Bunsly / JobSpy

Jobs scraper library for LinkedIn, Indeed, Glassdoor & ZipRecruiter
https://usejobspy.com
MIT License
767 stars 142 forks source link

improvement: Remove pandas dependency #86

Closed pippinmole closed 7 months ago

pippinmole commented 8 months ago

Hi,

I'd like to set up a serverless function which runs every 15 minutes to scrape jobs and put them into a database. However, many serverless providers (like DigitalOcean Functions) have package size restrictions.

It looks like Pandas (which has a dependency of numpy) takes up at least 120MB. All to use pd.DataFrame.

I understand this is quite a big change, so I don't expect anything.

Thanks

cullenwatson commented 8 months ago

We use pandas because it's easy for the end user to export but can understand the size issue.

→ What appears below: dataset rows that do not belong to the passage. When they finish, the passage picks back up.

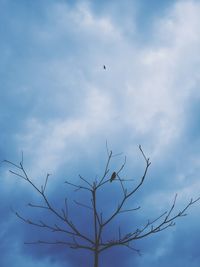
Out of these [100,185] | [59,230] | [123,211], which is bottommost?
[59,230]

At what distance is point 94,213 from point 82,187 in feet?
1.92

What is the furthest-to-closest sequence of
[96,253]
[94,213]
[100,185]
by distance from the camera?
[100,185]
[94,213]
[96,253]

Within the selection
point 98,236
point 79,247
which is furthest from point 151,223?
point 79,247

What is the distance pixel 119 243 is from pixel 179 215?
4.35 feet

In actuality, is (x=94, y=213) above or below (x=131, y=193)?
below

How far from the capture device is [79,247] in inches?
234

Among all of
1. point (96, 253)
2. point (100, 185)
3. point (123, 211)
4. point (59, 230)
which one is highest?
point (100, 185)

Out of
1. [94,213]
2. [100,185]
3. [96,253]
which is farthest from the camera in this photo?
[100,185]

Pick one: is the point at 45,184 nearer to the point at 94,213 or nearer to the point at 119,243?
the point at 94,213

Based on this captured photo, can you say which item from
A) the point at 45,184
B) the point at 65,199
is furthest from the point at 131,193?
the point at 45,184

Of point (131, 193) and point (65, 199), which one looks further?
point (131, 193)

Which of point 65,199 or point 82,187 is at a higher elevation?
point 82,187

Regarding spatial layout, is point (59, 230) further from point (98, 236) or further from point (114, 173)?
point (114, 173)

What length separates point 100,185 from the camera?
6.23 m
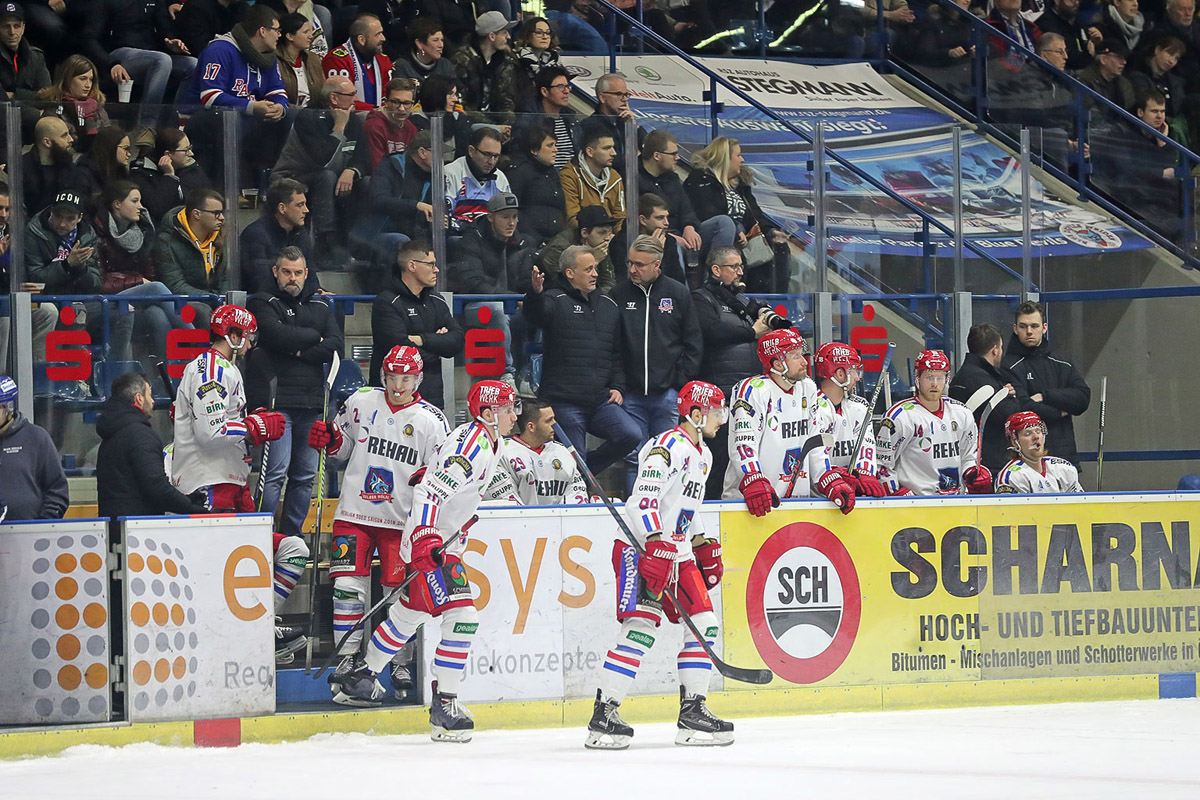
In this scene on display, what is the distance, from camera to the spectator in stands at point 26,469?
7.59m

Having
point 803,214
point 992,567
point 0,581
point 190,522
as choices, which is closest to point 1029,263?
point 803,214

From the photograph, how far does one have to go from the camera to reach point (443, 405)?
29.6ft

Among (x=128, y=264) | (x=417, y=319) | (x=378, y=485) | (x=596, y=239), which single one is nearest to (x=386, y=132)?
(x=417, y=319)

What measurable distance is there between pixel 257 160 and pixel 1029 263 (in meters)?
5.07

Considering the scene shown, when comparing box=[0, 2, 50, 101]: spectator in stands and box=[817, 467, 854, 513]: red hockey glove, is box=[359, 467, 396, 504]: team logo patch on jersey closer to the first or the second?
box=[817, 467, 854, 513]: red hockey glove

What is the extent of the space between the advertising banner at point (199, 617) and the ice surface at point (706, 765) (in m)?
0.24

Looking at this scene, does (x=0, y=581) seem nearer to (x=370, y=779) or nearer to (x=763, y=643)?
(x=370, y=779)

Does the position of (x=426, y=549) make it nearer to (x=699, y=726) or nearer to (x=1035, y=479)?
(x=699, y=726)

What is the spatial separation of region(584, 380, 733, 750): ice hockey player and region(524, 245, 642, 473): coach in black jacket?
1.49 meters

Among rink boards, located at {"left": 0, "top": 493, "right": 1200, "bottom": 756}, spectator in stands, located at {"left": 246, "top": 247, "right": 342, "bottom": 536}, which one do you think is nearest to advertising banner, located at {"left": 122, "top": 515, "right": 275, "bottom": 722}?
rink boards, located at {"left": 0, "top": 493, "right": 1200, "bottom": 756}

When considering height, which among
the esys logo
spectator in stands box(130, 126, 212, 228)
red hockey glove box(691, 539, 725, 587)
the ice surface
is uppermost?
spectator in stands box(130, 126, 212, 228)

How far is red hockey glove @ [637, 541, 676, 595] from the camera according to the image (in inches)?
289

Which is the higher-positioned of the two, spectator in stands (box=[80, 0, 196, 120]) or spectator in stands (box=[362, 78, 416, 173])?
spectator in stands (box=[80, 0, 196, 120])

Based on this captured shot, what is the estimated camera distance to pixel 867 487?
8727 millimetres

Any reason for not using AWS Lambda which has 250MB limit?

pippinmole commented 8 months ago

Yeah I understand why you'd use it, but its just a shame its such a big package to utilise such little features from said package. Currently I'm trying to get it working on DigitalOcean, which has a size limit (but ironically say that install Pandas by default on all their function builds).

Feel free to close this, it was just a suggestion as I could see this package being used in a serverless manner.